C’est dans un environnement à l’actualité déjà très anxiogène, dans un climat social très tendu, que BAC Nord est arrivé dans nos salles. Réalisation de Cédric Jimenez, déjà à la tête du très bon La French (2014), qui narrait des faits d’actualité remontant à la période de la French Connection, BAC Nord nous rapproche de notre époque pour une immersion dans un univers où le danger règne en permanence.


Fiche du film

Affiche de Bac Nord (2021)
Affiche de Bac Nord (2021)
  • Genre : Action, Policier, Thriller
  • Réalisateur(s) : Cédric Jimenez
  • Distribution : Gilles Lellouche, François Civil, Karim Leklou, Adèle Exarchopoulos
  • Année de sortie : 2021
  • Synopsis : 2012. Les quartiers Nord de Marseille détiennent un triste record : la zone au taux de criminalité le plus élevé de France. Poussée par sa hiérarchie, la BAC Nord, brigade de terrain, cherche sans cesse à améliorer ses résultats. Dans un secteur à haut risque, les flics adaptent leurs méthodes, franchissant parfois la ligne jaune. Jusqu’au jour où le système judiciaire se retourne contre eux… (SensCritique)

**CONSIGNE:**
Reproduisez à l'identique le passage de l'extrait sur BAC Nord ci-dessus qui va de « C’est dans un » jusqu'à « règne en permanence. ».

**DONNÉES:**
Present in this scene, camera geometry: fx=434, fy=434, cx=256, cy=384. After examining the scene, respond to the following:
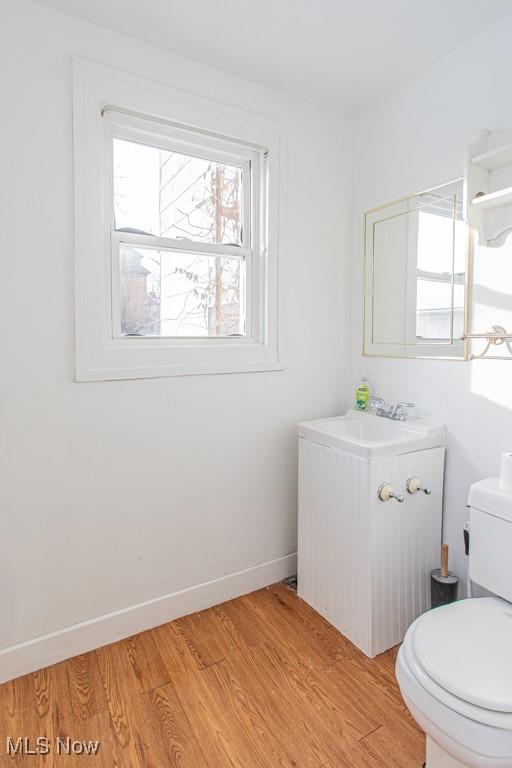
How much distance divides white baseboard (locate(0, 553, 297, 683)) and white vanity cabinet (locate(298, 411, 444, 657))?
0.27 m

**RÉPONSE:**
C’est dans un environnement à l’actualité déjà très anxiogène, dans un climat social très tendu, que BAC Nord est arrivé dans nos salles. Réalisation de Cédric Jimenez, déjà à la tête du très bon La French (2014), qui narrait des faits d’actualité remontant à la période de la French Connection, BAC Nord nous rapproche de notre époque pour une immersion dans un univers où le danger règne en permanence.